=== Text excerpt ===
Sermon from January 22, 2006

“Call to Discipleship”

Rev. Patricia L. Liberty

 

Scriptures:

Jonah 3:1-5, 10

Mark 1:14-20

 “Disciple”:  Merriam Webster defines it as one who subscribes to the teachings of a master and assists in spreading their teaching or as an active adherent, as of a movement or philosophy.  It’s a noun that comes from the Latin, discipulus meaning pupil and discere, to learn.  Discipleship, they also say, is a noun  but I think it should be a verb. 

Mark’s characteristic paucity of detail makes it difficult for us to know if Simon and Andrew, James and John were active adherents of Jesus’ teaching or not.  The fact that we don’t know if they knew Jesus from a hole in the wall makes their seemingly sudden willingness to leave everything and follow him that much more dramatic.  It also can leave us feeling somewhat wistful.

In my experience, this text often leads to the kind of guilty sigh, “Oh, would that we were like these brave disciples who left everything to follow Jesus.”  Well, yes, there’s that, but I think it blurs the text out of focus a bit.  It is not a text about the great faithfulness of the disciples.  It is a text about four, ordinary fishermen being hit upside the head by the grace and mystery of God.  It’s a God thing.  When we make it into a people thing, we get the guilty sigh.  But when we make it into a God thing, we can begin to talk about the intrusions of grace into our own lives and then about how we respond to them.
===
> Tasks to carry out
[1] In the sermon text, what Latin word meaning "pupil" does "disciple" come from?
[2] Rewrite the sermon text from "Mark 1:14-20" up to and including "feeling somewhat wistful.", changing "pupil" to "student".
=== Information given ===
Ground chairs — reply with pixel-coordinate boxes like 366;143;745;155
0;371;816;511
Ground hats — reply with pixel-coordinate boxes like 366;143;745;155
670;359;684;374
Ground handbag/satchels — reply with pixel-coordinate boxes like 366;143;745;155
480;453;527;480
===
> Solution set
[1] Discipulus

[2]
Mark 1:14-20

 “Disciple”:  Merriam Webster defines it as one who subscribes to the teachings of a master and assists in spreading their teaching or as an active adherent, as of a movement or philosophy.  It’s a noun that comes from the Latin, discipulus meaning student and discere, to learn.  Discipleship, they also say, is a noun  but I think it should be a verb. 

Mark’s characteristic paucity of detail makes it difficult for us to know if Simon and Andrew, James and John were active adherents of Jesus’ teaching or not.  The fact that we don’t know if they knew Jesus from a hole in the wall makes their seemingly sudden willingness to leave everything and follow him that much more dramatic.  It also can leave us feeling somewhat wistful.